• [Exercise directions]
Starting at the line with "Bone objects - image" and stopping at the final line, retype the data below exactly; do not carry over any pictures.

Excerpts from a dataset:

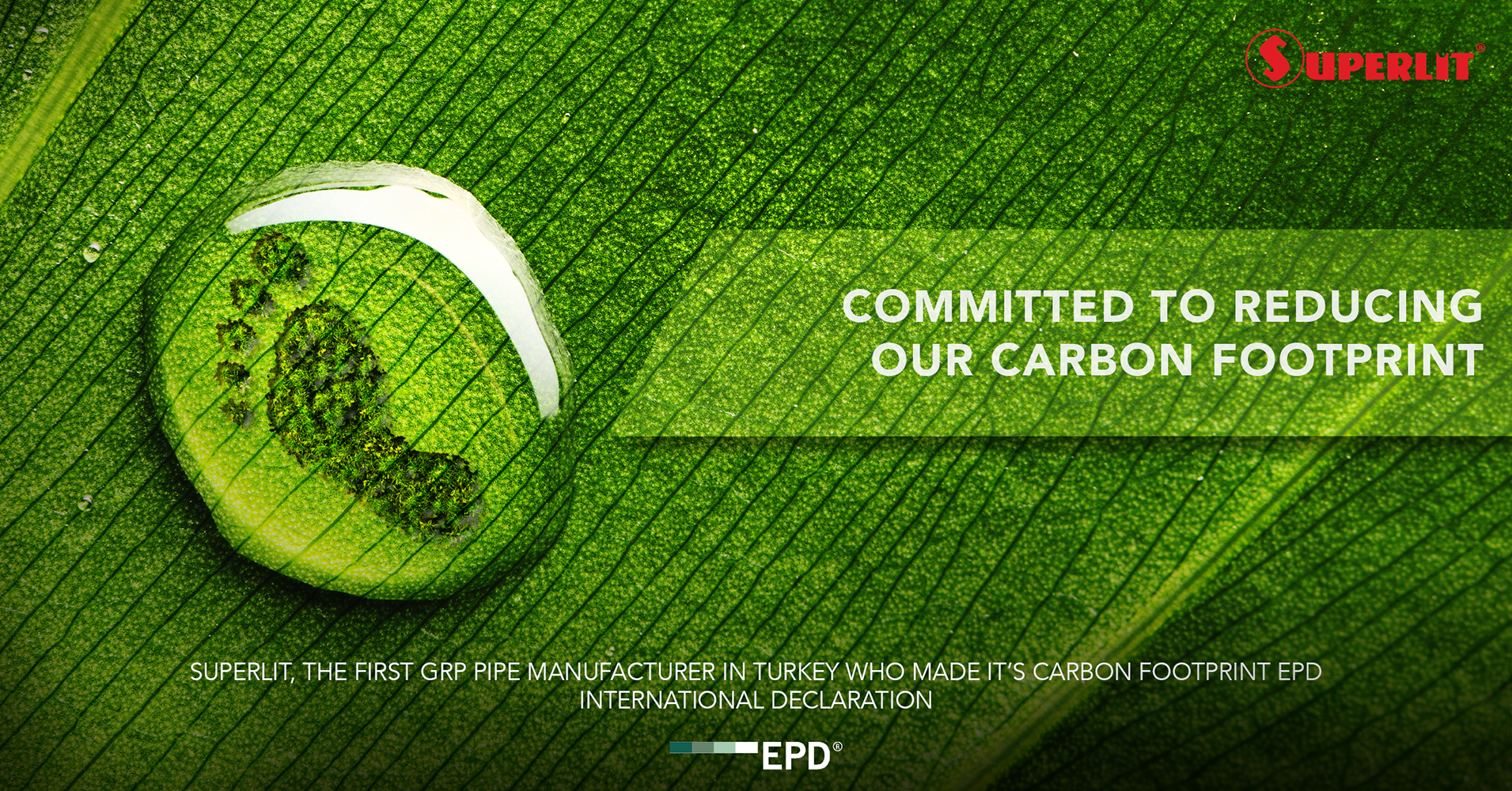 Superlit-carbon-footprint-epd-document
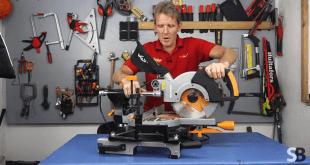Evolution RAGE3-S 210mm Sliding Compound Mitre Saw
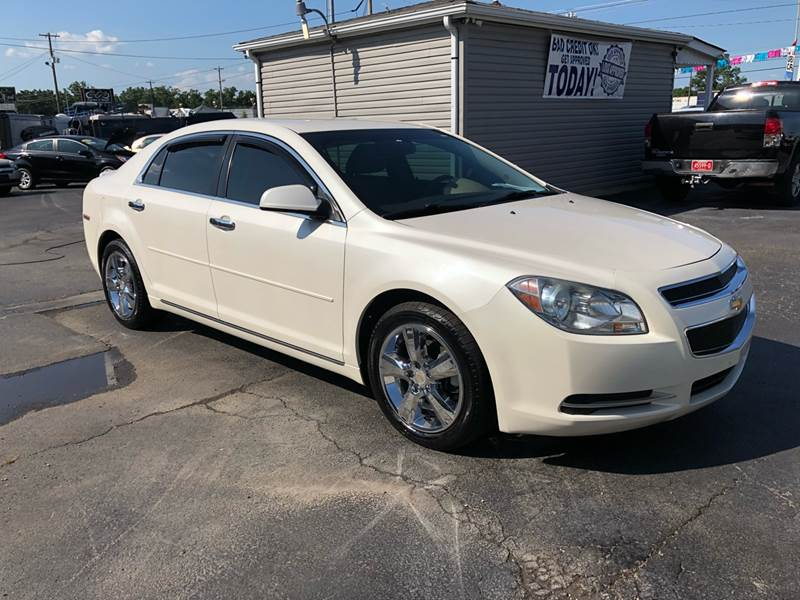 2010 Chevrolet Malibu For Sale At Car Crazy Automotive In Murfreesboro TN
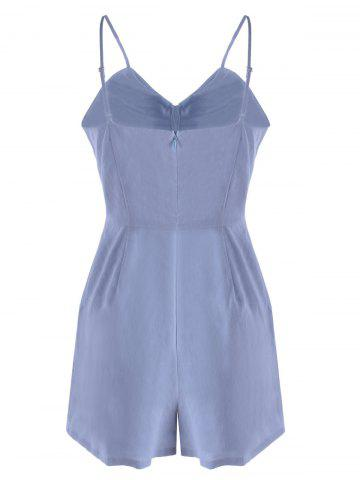 Discount Spaghetti Strap Cut Out Romper - XL LIGHT BLUE Mobile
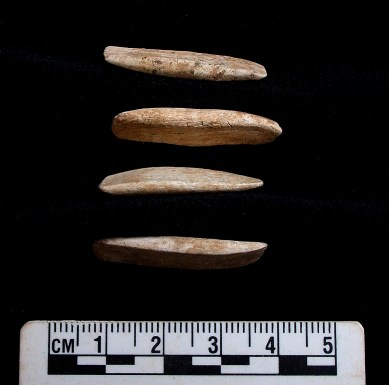 Bone objects - image by M. Gamble with the kind permission of Manx National Heritage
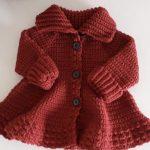 Crochet High Neck Coat For Girls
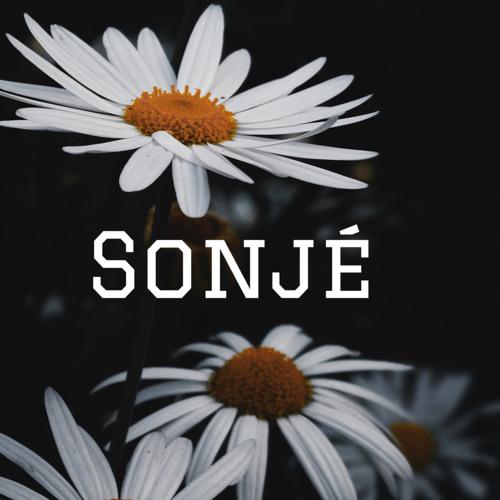 Sonjé's avatar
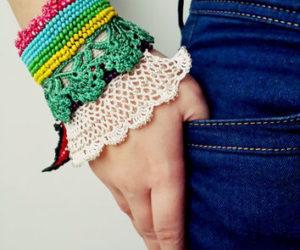 Lacy Crochet Bracelet Pattern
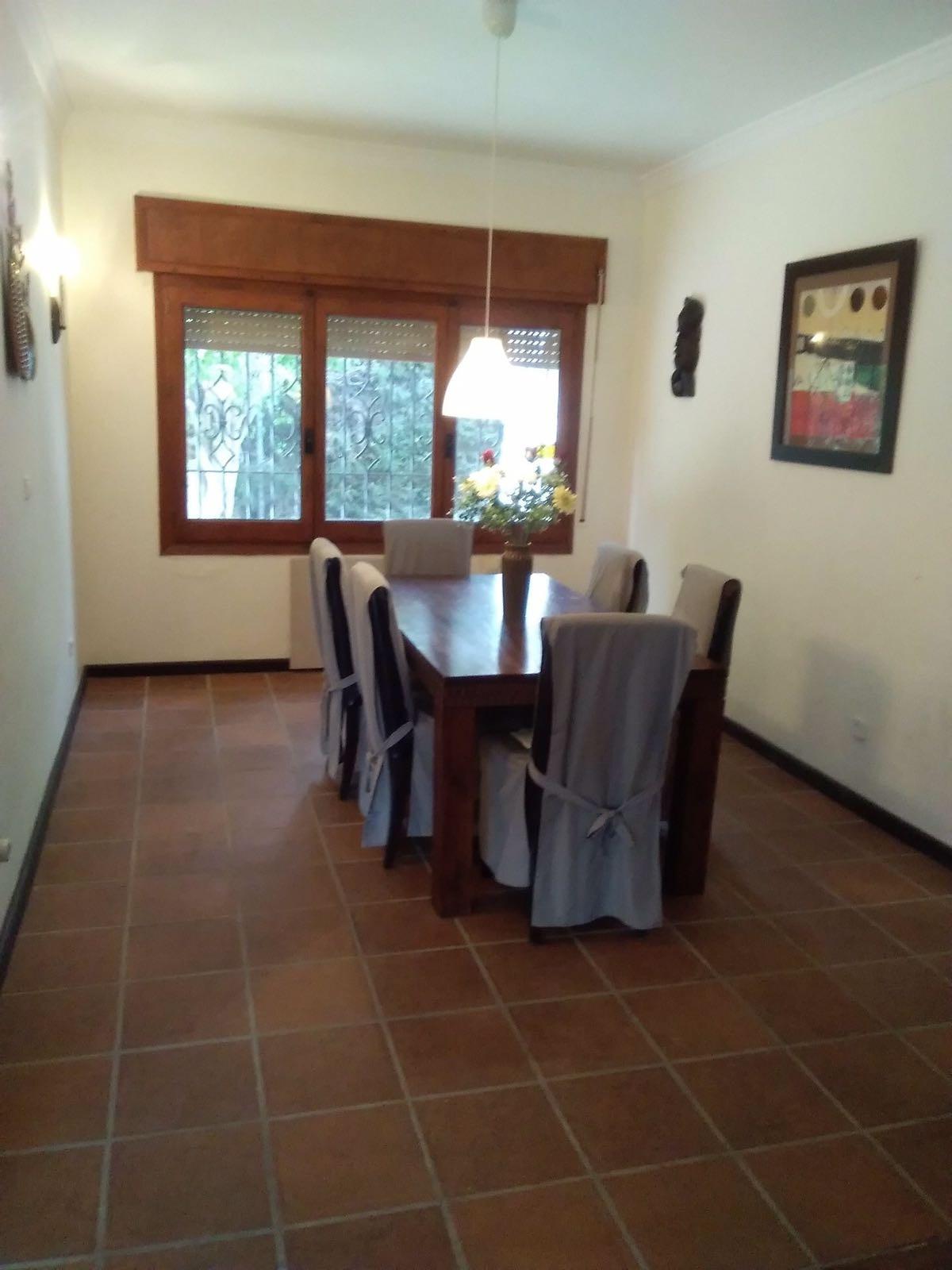 House en Atalaya R3174259 11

• [Result of this task]
 Bone objects - image by M. Gamble with the kind permission of Manx National Heritage
 Crochet High Neck Coat For Girls
 Sonjé's avatar
 Lacy Crochet Bracelet Pattern
 House en Atalaya R3174259 11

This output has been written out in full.